Muchos años
después, mientras se daba la quimio en el Hospital de Día de Móstoles, Aleida recordó
aquella mañana de su infancia en que descubrió lo que era la muerte. Su memoria era caprichosa, unas veces piadosa,
borrando durante algún tiempo aquello que la hacía daño. Otras, las más, actuaba
a traición, descubriéndole episodios que le hacían sentir aún más la soledad
que en ese momento se empeñaba en acompañarla.
Calculaba que
tendría 5 o 6 años como mucho. El día anterior su padre, como hacía siempre que
traía un animal nuevo a casa, había llamado al timbre a sabiendas de que sería
ella la que iría corriendo a abrir la puerta para encontrarle en cuclillas, a
su altura, cogiendo al cuadrúpedo en cuestión por las dos patas delanteras para
que éste se quedara de pie, apoyado sobre las dos traseras y así ella lo
pudiera abrazar mientras daba saltos de alegría. Así lo había hecho con Guilispi, un persa precioso que les
marcó para siempre, tanto que a día de hoy todavía había portafotos con su
imagen en casa de su madre. También con Blues,
un gran danés que a los cuatro meses ya había destrozado media casa, y con Chana, la galgo afgano que siempre se
escapaba cuando salía a la calle provocando la desesperación de sus padres. No
recordaba si ellos vinieron antes o después de aquel precioso gatito blanco que
su padre había llevado esa mañana. Tampoco le venía a la memoria su nombre,
algo que le extrañaba mucho porque sí que podía decir de una tacada cómo se habían llamado todos
y cada uno de los animales que había tenido en su infancia.
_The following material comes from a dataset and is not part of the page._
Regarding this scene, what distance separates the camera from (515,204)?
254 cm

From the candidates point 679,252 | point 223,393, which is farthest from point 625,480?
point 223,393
Como era muy pequeño ella decidió que le iba a
cuidar en su habitación hasta que creciera un poco. Debajo del escritorio que
su madre le había hecho a medida le habilitó
una “casita” sólo para él, con un cartón a modo de barrera para que no se saliera y un cojincito
que le robó a sus muñecas para que apoyara la cabecita. Y por supuesto, cogió
los platos de la cocinita que le habían echado los reyes para ponerle un poco
de agua y leche. Esa noche casi no pudo dormir de la emoción, levantándose cada
dos por tres para cogerle y acariciarle un rato, hasta que su madre volvía a
entrar en la habitación una vez más para decirle que apagara la luz y que se
durmiera.
Aquella mañana
de sábado no iba a ser una más. Lo primero que hizo al despertarse fue ir corriendo
a ver cómo estaba el gatito. Lo cogió con mucho cuidado porque no se movía y no
quería asustarle. Después de unos segundos lo empezó a mecer suavemente pero el
animal no reaccionaba, hasta que se dio cuenta de que la cabecita se le movía
para adelante y para atrás según ella empezaba a zarandearle más fuerte para
que se despertara, como una muñeca de trapo, sin vida, sin oponer resistencia.
Lo que más recuerda de aquél momento es el
pánico que sintió, una sensación de angustia hasta entonces desconocida, y cómo
llamaba a gritos a su padre, como si él
tuviera una varita mágica para revivirlo. Salió desconsolada de la habitación,
y se asustó aún más al ver que no había nadie en casa. Aprovechando que la niña
aún no se había levantado, su padre había bajado un momento a comprar el pan,
algo que curiosamente, no había hecho nunca hasta esa mañana. Cuando subió la
encontró en el descansillo del portal, llorando sin consuelo en los brazos de
Lourdes, la vecina del 5º C que había
salido a ver qué pasaba alertada por los gritos de la pequeña. La cara de su
padre al verla así era algo que se le había quedado grabado, como tampoco podía
olvidar la forma en que se abrazaba a él, asustada como nunca lo había estado
al darse cuenta con apenas 5 o 6 años de
que él no la podría proteger para siempre.
Ya siendo una niña,
le daba muchas vueltas a todo, un rasgo de su personalidad que se había ido agudizando
con los años. Pero aquel día marcaba un antes y un después, porque a partir de
entonces supo que estamos de paso, que todo tiene un final. En aquel momento lo
que le atormentó fue descubrir que las personas a las que quería algún día se
morirían, que ella misma algún día no estaría. Treinta años después, en aquella
sala rodeada de extraños que compartían con ella su lucha contra el cáncer, pensó en la forma tan cruel que tuvo la vida de
enseñarle que todo lo bueno se acaba y en cómo le hubiera gustado poder decirle
a aquella niña que todo lo malo también.